Paper No. 150-6
Presentation Time: 3:00 PM
DIAGENETIC REACTION PROGRESS CONSTRAINS THE THERMAL HISTORY OF THE NANKAI MARGIN
The percentage of illite in illite/smectite mixed-layer clay provides an important constraint on the thermal history of the Nankai Trough subduction zone. Integrated Ocean Drilling Program Site C0002 has penetrated to 3058 meters below seafloor (mbsf) into the inner accretionary prism of the Nankai margin. Clay mineral assemblages for sediment samples and cuttings from this site have been computed from X-ray diffraction analyses. The percentage of illite in illite/smectite mixed-layer clay increases with depth, from initial detrital constituents with ~30% illite in sediment <2000 mbsf to ~60% at ~3000 mbsf. Over the same interval, smectite in bulk mudstones decreases to ~5 wt%, and illite increases to ~30 wt%. We generate thermal models for the subduction zone, and use the modeled temperatures to predict the amount and distribution of smectite-to-illite reaction progress.
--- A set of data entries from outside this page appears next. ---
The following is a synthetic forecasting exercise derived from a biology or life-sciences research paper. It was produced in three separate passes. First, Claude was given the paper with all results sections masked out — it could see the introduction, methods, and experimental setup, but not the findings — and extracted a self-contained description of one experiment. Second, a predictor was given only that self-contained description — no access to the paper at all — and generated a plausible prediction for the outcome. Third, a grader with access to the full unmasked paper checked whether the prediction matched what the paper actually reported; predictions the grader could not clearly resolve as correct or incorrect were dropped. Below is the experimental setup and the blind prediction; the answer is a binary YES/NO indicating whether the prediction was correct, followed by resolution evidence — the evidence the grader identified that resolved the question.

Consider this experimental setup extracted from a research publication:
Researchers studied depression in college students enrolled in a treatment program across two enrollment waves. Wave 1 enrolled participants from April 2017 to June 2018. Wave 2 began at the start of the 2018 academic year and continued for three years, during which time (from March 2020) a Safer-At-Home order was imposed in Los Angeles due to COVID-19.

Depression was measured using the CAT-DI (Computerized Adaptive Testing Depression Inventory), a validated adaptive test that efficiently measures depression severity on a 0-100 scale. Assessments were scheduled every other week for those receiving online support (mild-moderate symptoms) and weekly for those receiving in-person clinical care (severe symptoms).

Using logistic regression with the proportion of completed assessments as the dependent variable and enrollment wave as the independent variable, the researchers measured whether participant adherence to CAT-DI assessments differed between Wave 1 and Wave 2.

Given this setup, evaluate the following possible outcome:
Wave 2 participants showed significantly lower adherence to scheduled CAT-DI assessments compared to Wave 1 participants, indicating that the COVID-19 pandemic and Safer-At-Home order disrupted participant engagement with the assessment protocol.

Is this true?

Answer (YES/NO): NO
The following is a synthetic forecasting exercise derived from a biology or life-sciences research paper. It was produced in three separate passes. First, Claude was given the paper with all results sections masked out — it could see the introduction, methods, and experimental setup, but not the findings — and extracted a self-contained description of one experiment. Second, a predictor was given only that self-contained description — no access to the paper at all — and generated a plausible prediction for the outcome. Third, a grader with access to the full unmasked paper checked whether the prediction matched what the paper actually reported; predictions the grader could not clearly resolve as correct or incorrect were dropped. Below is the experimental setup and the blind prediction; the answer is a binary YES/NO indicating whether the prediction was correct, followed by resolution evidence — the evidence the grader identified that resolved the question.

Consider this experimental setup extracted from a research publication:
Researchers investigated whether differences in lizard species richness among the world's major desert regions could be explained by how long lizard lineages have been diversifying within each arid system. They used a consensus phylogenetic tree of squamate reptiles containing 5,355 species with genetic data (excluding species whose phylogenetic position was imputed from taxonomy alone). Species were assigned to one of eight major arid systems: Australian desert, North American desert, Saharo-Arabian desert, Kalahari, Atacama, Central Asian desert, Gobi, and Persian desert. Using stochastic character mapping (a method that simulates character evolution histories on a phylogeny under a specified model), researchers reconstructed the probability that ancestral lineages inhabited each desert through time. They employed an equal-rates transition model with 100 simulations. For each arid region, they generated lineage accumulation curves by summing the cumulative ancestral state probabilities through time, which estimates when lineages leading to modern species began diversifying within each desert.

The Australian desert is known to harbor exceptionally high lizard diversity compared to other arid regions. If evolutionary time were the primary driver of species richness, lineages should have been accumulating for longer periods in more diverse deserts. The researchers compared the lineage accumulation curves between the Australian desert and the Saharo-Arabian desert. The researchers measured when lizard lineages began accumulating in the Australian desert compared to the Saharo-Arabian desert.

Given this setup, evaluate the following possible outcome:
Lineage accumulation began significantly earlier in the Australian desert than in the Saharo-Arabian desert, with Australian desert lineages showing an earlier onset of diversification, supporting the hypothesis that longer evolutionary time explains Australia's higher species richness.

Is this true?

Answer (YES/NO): NO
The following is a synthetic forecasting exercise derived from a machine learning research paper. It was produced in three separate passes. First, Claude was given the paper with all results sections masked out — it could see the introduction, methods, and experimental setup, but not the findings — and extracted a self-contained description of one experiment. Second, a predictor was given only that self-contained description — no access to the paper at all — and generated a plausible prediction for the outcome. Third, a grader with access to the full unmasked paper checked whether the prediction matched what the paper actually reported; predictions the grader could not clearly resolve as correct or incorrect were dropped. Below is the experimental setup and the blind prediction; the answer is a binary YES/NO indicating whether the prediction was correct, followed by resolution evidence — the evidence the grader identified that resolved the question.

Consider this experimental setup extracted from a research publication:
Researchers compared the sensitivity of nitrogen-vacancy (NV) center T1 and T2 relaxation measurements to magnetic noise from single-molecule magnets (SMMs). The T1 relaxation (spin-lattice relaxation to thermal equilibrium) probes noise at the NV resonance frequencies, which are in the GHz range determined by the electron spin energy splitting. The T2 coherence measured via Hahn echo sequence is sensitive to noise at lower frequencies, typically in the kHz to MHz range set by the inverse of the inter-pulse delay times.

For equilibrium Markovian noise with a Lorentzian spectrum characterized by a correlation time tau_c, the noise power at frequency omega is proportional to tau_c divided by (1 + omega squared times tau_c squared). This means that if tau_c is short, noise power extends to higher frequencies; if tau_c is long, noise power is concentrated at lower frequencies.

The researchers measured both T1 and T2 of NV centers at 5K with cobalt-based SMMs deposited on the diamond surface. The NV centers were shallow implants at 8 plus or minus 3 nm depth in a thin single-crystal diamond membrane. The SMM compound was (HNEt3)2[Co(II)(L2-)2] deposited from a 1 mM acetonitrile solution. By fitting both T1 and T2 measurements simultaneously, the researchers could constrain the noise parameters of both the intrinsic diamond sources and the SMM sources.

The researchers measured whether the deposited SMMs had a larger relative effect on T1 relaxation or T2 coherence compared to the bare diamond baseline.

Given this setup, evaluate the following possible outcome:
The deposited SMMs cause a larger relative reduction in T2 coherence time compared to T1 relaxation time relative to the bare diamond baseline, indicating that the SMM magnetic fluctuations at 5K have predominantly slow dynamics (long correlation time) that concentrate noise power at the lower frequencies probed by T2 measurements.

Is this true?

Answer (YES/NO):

The new thermal models include transient changes in plate convergence rate and the age (and thus, heat content) of the oceanic lithosphere entering the subduction zone, based on current models for the tectonic history for the margin, with Miocene subduction of the Pacific plate followed by the incoming Philippine Sea plate. Additionally, the thermal models include an aquifer in the oceanic crust that enhances heat transport via a high Nusselt number proxy for hydrothermal circulation. The temporal changes in convergence rate and plate age result in higher modeled subduction zone temperatures than predicted using solely the present-day rate and subducting-plate age. Hydrothermal circulation redistributes heat from the subducted crust to the oceanic crust near the trench. Models most consistent with surface heat flux observations include both the effects of hydrothermal circulation and temporal changes in convergence rate and plate age. The modeled depth distribution of clay mineral assemblages is most consistent to the observations in simulations with ~850 meters of burial of the sediment (due to the rapid filling of the Kumano forearc basin by turbidites) over the last ~1.6 million years.